> _Task_:
The lines from the start of the records below through the line containing "Sambungan dari hal 1" are to be copied exactly, both ends included, with nothing added.

-----

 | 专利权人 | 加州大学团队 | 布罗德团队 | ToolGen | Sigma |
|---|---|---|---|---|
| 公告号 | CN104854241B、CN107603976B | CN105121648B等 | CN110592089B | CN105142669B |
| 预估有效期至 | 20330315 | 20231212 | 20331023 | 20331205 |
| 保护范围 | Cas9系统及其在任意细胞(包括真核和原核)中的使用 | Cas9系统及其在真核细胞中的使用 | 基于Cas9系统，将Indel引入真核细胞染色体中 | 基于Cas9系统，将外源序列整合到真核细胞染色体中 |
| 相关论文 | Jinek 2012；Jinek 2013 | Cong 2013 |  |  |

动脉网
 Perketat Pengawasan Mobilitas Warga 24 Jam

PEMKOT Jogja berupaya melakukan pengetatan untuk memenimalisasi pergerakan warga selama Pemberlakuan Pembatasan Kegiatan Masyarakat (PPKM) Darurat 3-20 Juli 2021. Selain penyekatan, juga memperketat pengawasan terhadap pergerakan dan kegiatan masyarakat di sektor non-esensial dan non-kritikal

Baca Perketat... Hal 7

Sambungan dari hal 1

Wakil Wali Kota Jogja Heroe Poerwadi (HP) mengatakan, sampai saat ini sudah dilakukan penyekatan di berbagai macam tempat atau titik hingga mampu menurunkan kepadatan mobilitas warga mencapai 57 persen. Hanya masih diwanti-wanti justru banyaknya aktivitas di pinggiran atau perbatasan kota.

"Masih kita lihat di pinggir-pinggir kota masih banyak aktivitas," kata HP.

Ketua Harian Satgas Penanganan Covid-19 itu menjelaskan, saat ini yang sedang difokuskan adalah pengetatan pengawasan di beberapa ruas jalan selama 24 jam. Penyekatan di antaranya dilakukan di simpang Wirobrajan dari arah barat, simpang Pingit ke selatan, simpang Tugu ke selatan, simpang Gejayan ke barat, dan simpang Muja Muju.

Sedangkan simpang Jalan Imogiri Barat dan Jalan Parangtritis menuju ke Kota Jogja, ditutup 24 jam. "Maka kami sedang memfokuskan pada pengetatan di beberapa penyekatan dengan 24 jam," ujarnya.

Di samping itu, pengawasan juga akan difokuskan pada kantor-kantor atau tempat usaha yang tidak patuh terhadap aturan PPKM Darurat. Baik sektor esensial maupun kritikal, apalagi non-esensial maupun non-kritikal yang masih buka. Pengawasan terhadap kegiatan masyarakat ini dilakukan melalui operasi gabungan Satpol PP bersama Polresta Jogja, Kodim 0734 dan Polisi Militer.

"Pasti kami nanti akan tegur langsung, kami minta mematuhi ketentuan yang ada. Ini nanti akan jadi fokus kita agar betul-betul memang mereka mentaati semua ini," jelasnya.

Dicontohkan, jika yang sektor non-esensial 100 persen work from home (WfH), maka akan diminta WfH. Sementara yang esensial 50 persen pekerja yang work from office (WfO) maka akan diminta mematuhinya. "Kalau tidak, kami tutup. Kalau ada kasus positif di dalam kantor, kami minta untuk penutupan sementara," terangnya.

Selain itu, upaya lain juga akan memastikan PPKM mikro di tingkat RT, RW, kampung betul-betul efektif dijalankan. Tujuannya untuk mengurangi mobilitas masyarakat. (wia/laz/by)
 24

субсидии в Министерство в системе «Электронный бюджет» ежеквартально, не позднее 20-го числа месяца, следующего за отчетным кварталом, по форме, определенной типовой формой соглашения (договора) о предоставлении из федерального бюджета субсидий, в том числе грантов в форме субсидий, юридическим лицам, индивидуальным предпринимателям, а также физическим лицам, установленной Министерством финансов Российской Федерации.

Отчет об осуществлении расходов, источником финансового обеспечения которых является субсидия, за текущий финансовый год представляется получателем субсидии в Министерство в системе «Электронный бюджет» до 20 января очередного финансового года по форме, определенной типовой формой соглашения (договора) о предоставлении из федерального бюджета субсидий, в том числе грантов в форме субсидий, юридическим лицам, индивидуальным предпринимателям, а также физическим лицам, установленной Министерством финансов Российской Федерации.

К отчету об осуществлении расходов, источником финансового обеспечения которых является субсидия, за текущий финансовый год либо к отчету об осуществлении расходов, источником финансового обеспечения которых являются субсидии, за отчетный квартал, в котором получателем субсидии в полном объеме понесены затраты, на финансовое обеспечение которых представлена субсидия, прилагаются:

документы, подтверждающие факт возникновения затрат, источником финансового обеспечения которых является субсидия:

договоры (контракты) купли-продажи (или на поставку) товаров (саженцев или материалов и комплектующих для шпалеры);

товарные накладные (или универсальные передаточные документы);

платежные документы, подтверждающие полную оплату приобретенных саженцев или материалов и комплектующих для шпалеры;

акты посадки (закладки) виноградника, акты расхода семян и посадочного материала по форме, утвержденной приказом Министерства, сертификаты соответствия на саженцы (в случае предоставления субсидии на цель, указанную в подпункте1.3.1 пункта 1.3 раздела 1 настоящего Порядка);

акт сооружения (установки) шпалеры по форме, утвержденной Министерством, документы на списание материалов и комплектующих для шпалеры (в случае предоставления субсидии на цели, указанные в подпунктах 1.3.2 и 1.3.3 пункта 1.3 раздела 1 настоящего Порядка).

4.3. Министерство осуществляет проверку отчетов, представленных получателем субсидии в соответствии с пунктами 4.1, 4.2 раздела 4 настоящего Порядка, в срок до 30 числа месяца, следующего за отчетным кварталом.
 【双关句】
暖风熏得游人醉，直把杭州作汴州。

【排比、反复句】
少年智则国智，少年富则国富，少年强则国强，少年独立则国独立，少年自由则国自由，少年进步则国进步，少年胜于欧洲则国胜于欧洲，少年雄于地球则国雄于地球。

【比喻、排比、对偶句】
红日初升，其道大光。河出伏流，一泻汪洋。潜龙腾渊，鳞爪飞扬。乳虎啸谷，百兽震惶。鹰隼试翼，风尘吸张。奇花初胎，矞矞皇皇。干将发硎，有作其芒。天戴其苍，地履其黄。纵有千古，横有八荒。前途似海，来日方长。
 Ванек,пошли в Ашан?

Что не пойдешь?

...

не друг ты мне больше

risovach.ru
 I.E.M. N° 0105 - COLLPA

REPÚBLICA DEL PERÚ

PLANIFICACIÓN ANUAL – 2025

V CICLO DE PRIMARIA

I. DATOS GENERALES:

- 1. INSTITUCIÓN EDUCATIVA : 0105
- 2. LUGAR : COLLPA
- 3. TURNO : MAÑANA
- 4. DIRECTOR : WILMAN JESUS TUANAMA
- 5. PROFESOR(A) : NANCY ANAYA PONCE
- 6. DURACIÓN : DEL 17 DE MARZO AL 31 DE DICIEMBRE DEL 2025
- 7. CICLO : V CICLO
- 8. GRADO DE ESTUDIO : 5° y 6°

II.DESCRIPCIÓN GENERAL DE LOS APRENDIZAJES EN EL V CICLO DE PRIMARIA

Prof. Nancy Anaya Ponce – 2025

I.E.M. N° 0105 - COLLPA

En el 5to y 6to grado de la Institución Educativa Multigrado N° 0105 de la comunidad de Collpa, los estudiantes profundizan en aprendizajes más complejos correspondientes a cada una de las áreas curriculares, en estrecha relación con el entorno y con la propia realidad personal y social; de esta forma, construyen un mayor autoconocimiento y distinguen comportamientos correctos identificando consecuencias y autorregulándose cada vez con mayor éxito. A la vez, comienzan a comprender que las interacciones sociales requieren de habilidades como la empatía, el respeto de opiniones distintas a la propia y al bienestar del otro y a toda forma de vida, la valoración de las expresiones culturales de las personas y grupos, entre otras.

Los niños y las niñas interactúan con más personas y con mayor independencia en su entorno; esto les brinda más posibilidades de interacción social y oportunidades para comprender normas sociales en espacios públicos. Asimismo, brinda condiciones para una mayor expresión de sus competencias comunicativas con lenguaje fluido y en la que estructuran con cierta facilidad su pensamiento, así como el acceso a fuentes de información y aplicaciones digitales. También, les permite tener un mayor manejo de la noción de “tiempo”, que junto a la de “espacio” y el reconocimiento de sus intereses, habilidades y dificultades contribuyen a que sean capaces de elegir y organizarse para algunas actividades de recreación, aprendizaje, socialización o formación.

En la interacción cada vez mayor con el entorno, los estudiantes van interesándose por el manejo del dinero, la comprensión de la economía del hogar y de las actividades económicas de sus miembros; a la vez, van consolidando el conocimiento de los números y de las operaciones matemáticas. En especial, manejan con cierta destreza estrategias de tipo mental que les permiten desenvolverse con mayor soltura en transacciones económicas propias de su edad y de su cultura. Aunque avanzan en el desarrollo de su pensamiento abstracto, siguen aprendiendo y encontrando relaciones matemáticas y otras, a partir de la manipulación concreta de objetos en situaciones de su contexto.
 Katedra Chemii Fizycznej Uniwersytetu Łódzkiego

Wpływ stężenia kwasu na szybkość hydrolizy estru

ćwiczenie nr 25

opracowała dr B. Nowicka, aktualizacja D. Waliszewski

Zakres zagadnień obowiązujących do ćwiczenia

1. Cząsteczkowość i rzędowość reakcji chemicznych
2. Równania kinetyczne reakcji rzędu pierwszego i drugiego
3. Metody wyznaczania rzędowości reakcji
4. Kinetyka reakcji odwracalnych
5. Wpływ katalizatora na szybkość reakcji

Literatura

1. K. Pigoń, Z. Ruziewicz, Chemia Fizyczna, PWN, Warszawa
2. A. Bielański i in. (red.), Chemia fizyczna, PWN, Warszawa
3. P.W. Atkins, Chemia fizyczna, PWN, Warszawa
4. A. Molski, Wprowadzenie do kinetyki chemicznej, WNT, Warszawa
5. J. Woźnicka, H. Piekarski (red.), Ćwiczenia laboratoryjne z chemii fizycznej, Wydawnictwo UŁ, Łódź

-----

> _Answer box_:
 | 专利权人 | 加州大学团队 | 布罗德团队 | ToolGen | Sigma |
|---|---|---|---|---|
| 公告号 | CN104854241B、CN107603976B | CN105121648B等 | CN110592089B | CN105142669B |
| 预估有效期至 | 20330315 | 20231212 | 20331023 | 20331205 |
| 保护范围 | Cas9系统及其在任意细胞(包括真核和原核)中的使用 | Cas9系统及其在真核细胞中的使用 | 基于Cas9系统，将Indel引入真核细胞染色体中 | 基于Cas9系统，将外源序列整合到真核细胞染色体中 |
| 相关论文 | Jinek 2012；Jinek 2013 | Cong 2013 |  |  |

动脉网
 Perketat Pengawasan Mobilitas Warga 24 Jam

PEMKOT Jogja berupaya melakukan pengetatan untuk memenimalisasi pergerakan warga selama Pemberlakuan Pembatasan Kegiatan Masyarakat (PPKM) Darurat 3-20 Juli 2021. Selain penyekatan, juga memperketat pengawasan terhadap pergerakan dan kegiatan masyarakat di sektor non-esensial dan non-kritikal

Baca Perketat... Hal 7

Sambungan dari hal 1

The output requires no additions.